TCP is a stateful protocol. A stateful protocol is a protocol that keeps track of the state of the communication session. To track the state of a session, TCP records which information it has sent and which information has been acknowledged. The stateful session begins with the session establishment and ends when closed with the session termination.
The Transmission Control Protocol (TCP) header is the first 24 bytes of a TCP segment that contains the parameters and state of an end-to-end TCP socket. The TCP header is used to track the state of communication between two TCP endpoints. An example of a TCP header is shown below.
As shown in the figure, each TCP segment has 20 bytes of overhead in the header encapsulating the application layer data:
Source Port (16 bits) and Destination Port (16 bits) – Used to identify the application.

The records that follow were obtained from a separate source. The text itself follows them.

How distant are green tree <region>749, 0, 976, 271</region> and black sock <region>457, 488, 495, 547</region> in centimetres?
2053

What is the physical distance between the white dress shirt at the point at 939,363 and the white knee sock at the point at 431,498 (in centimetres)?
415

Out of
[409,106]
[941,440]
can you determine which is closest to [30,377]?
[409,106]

Sequence number (32 bits) – Used for data reassembly purposes.
Acknowledgment number (32 bits) – Indicates data has been received and the next byte expected from the source.
Header length (4 bits) – Known as ʺdata offsetʺ. Indicates the length of the TCP segment header.
Reserved (6 bits) – This field is reserved for the future.
Control bits (6 bits) – Includes bit codes, or flags, which indicate the purpose and function of the TCP segment.
Window size (16 bits) – Indicates the number of bytes that can be accepted at one time.
Checksum (16 bits) – Used for error checking of the segment header and data.